Bangladeshi Islamists Develop Networks in US

Bangladeshi Islamists Develop Networks in US
Pakistani students shout slogans protesting the death sentence of Bangladeshi Jamaat-e-Islami leader Maulana Matiur Rahman Nizami in Lahore, Pakistan, on March 19, 2016. (ARIF ALI/AFP/Getty Images)
12/17/2018
Updated:
12/18/2018

WASHINGTON—In recent years, Bangladesh has become an economic success story in South Asia, but its future may be threatened by the rise of radical groups and political parties, particularly Jamaat-e-Islami, as national elections approach on Dec. 30. The growing prominence of these radical groups is of concern for the United States, which finds an assortment of organizations with ties to Bangladeshi radicals.

These were the concerns discussed at the Hudson Institute in Washington on Dec. 13 by a panel of policy experts and Congressman Jim Banks (R-Ind.).

Banks opened the event describing a “booming, democratic country” whose population has an “overwhelmingly positive view” of the United States, citing a Pew survey attributing 76 percent of its population with this view.

However, the political threat represented by Jamaat-e-Islami led him to introduce a resolution in the House of Representatives on Nov. 20 directing USAID and the State Department to “refrain from any partnerships or funding arrangements from any organization affiliated with radical Islamic groups in Bangladesh.”

Representative Jim Banks. (office of Jim Banks)
Representative Jim Banks. (office of Jim Banks)

Seth Oldmixon, the founder of Liberty South Asia and an expert in the region, explained the history of Jamaat-e-Islami in Bangladesh as an Islamist group that had been co-opted by the Bangladesh Nationalist Party (BNP) in order to broaden its popular appeal. Unfortunately, while being politically expedient to the BNP, its radical theocratic philosophy actually undermines democracy and pluralism in Bangladesh, he argued.

But Jamaat-e-Islami is by no means limited to Bangladesh. Founded in India, there are groups related to Jamaat-e-Islami in Pakistan, Kashmir, Britain, and Afghanistan.

Oldmixon quoted Jamaat-e-Islami’s founder, Abul Ala Maududi, as saying: “The truth is ... Islam is a revolutionary ideology and program which seeks to alter the social order of the whole world ... Islam wishes to destroy all states and governments anywhere ... which are opposed to the ideology and program of Islam regardless of the country or the nation which rules it.” This captured Maududi and Jamaat-e-Islami’s founding objectives, he said, and has provided the basis for its supremacist Islamic agenda since.

Two other panelists, Sam Westrop and Abha Shankar, supported Oldmixon’s point, describing Jamaat-e-Islami’s ties to an assortment of charitable and educational groups that promote its agenda in the United States and internationally.

Westrop, the director of Islamist Watch for the Middle East Forum, compared Jamaat-e-Islami to the Muslim Brotherhood of Egypt, but whose operations in the United States and globally he found to be much less coordinated with its Central Guidance Bureau in Egypt than those of Jamaat-e-Islami with its counterparts worldwide. “There is no separation between the political activities of Jamaat[-e-Islami] internationally and the charitable activities.

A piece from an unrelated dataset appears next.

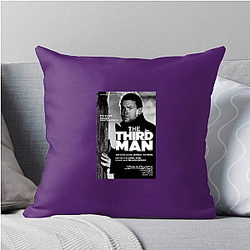 The Third Man is set in post World War II Vienna The Third Man Pillows Cover
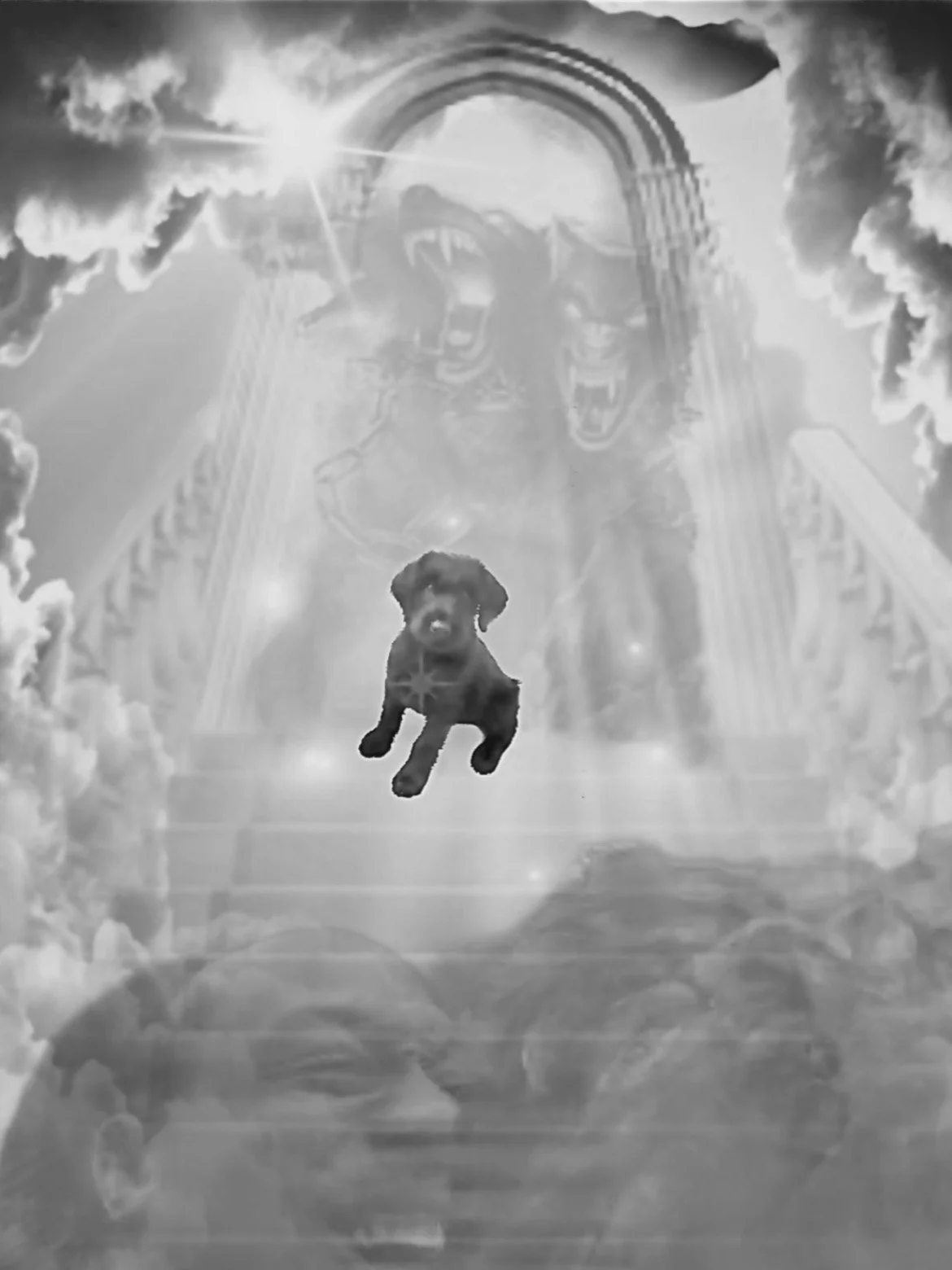 Cerberus's Protection Spell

It is all part of one network.”

Shankar, a senior intelligence analyst for the Investigative Project on Terrorism, outlined the specific ties between Jamaat-e-Islami and two U.S. groups: the Islamic Circle of North America (ICNA) and the Muslim Umma of North America.

Calling the groups “clever at hiding their true Islamist agendas,” specifically as civil rights and advocacy groups, she said they employ “doublespeak,” rather than calling publicly for jihad (holy war), or Islamic supremacy (as called for by ICNA’s charter).

Westrop spoke in detail about a charity that emerged from ICNA, Helping Hand for Relief and Development, which he called “the overseas arm of the American Jamaat-e-Islami movement.” Saying it provides the “theological and political justification for violence” outside the United States, it is promoting the Jamaat-e-Islami alliance with the Bangladeshi Nationalist Party in the upcoming elections.

But because it does not endorse or foment violence in America, U.S. journalists and policymakers have ignored its openly declared Jamaat-e-Islami leadership, occasionally even winning “praise from the State Department.”

While Jamaat-e-Islami’s Islamist agenda poses a threat to the political and economic progress of Bangladesh, it also represents a serious shortcoming in U.S. policymaking that requires attention. Shankar summarized this concern: “Instead of government officials, law enforcement, and interfaith groups engaging with Islamists groups ... they need to reach out to mainstream Muslim voices that more accurately represent the interests of the American Muslim community.”